Alors que Sericad a depuis sa création cherché à développer ses capacités en conception de produits et d'équipements électroniques et électromécaniques, François Parickmiler explique que la société a décidé de passer à la vitesse supérieure depuis deux ans.


Pourquoi avoir choisi d'accélérer vos investissements en R & D? Jusqu'alors, nous n'intervenions que partiellement sur un projet. Aujourd'hui, nous devons maîtriser, en terme de compétences et de moyens techniques, la totalité des processus de développement d'un produit ou d'un équipement: analyse des spécifications client, phases de conception proprement dites, validation et qualification, enfin, industrialisation. Grâce à cette maîtrise, nous serons capables de collaborer plus amont avec nos clients sur leurs projets (co-développements, projets collaboratifs, prestations globales), de développer nos propres produits et solutions et d'envisager en toute logique un développement à l'export. En 2008, nous avons engagé une démarche innovation en nous appuyant sur OSEO et avec l'aide de la Région Haute-Normandie. Celle-ci nous a permis d'acquérir une réelle compétence en traitement de signal RF et hyperfréquences et en électronique de puissance. Le regroupement avec la société Meusonic et la reprise de la société Solus-Elec sont la poursuite de cette stratégie, nous permettant de disposer de gros moyens en fabrication micro-électronique.

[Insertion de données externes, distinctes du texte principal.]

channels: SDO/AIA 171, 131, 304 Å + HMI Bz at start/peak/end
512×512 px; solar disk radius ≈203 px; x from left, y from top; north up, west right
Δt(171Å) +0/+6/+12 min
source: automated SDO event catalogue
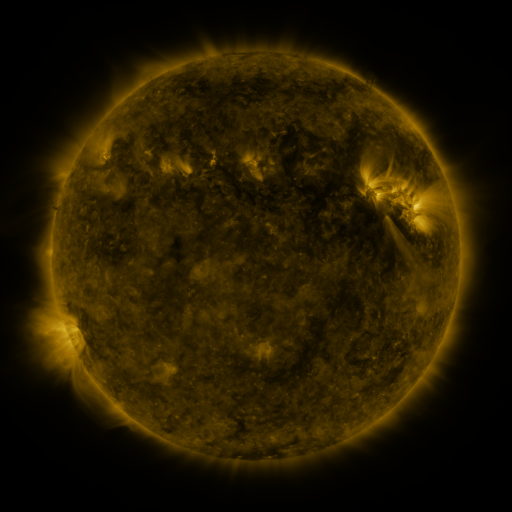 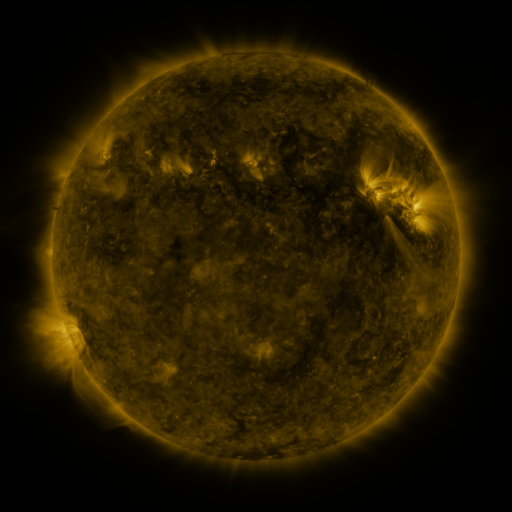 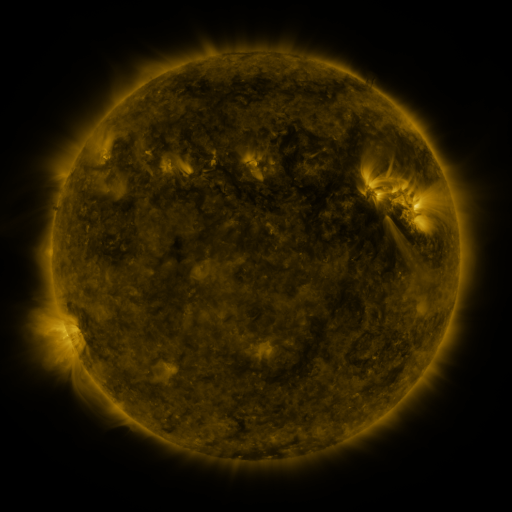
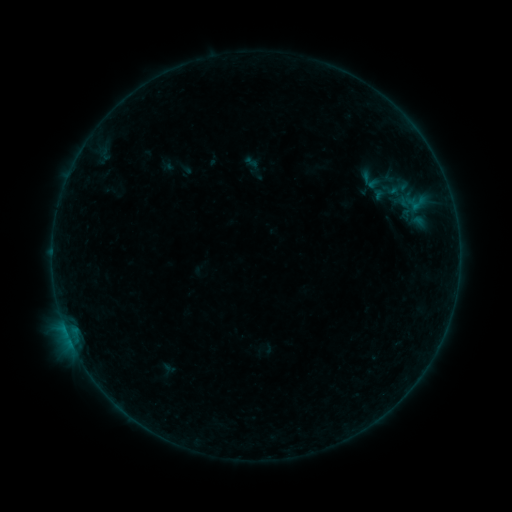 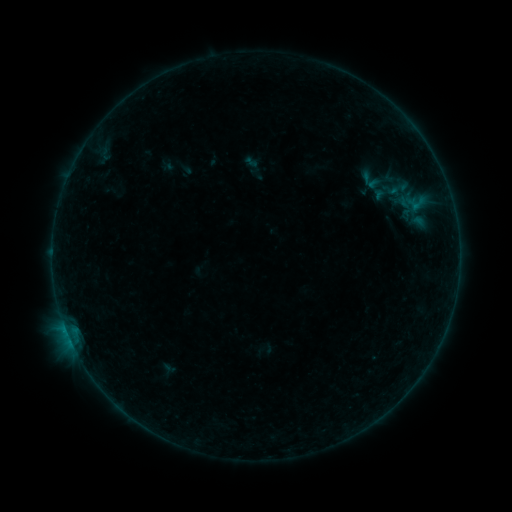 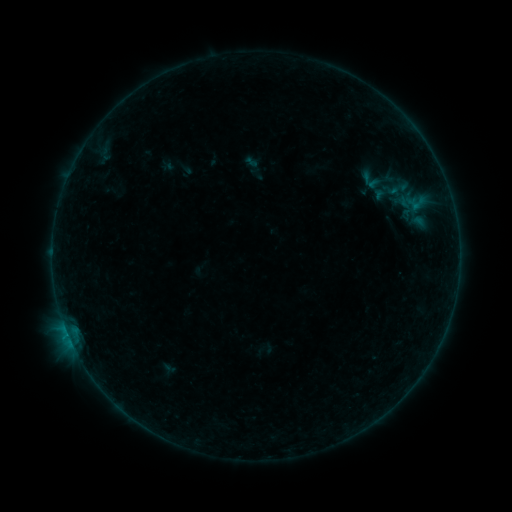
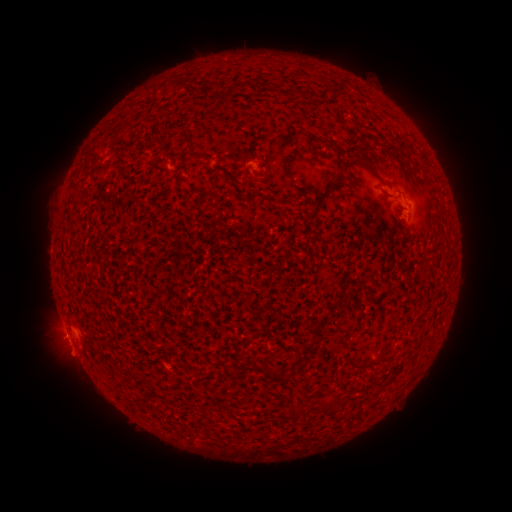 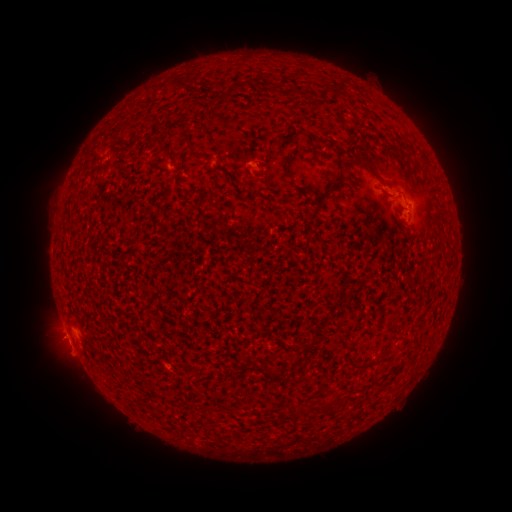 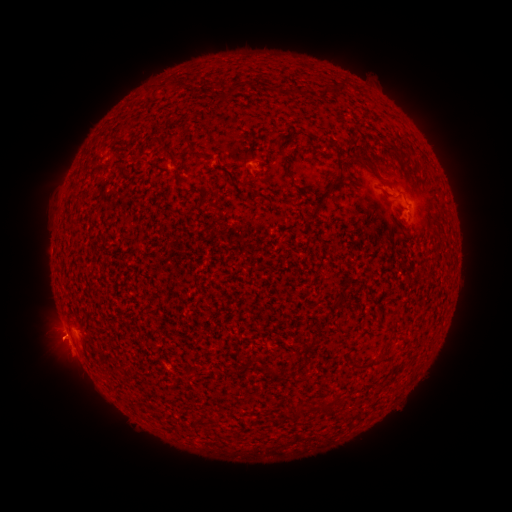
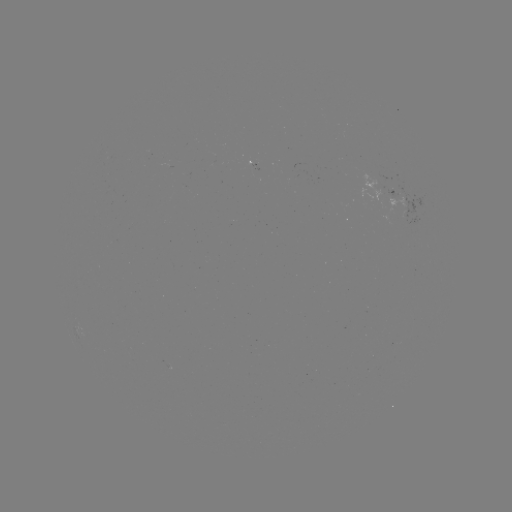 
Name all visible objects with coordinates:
B2.1 flare: (66, 329)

Une stratégie indispensable?

Dans nos domaines d'activités, qui sont par essence innovants, la R & D est déterminante car nos concurrents peuvent vite nous dépasser. Nous sommes sur un domaine où beaucoup de choses se font grâce à des outils performants: si on n'a pas la capacité de les acquérir, on est largué! C'est ce besoin d'être innovant en permanence qui nous pousse à être plus gros pour rechercher de nouveaux clients et nous renforcer auprès de nos clients actuels qui demandent des prestations globales, soit la conception et la réalisation d'un produit.
Comment percevez-vous la crise dans votre secteur d'activités?
On sent une reprise mais pas dans tous les secteurs, mais surtout, une fracture. Si nos clients en Défense et aéronautique s'en sortent plutôt bien, la fracture dans les Télécoms est forte car de nombreux industriels ont quitté la France. En même temps que la crise financière, notre secteur de l'électronique a subi un déplacement du marché. Aujourd'hui pour perdurer, il faut se positionner sur des marchés de niches, où il y a de la technicité, des compétences fortes.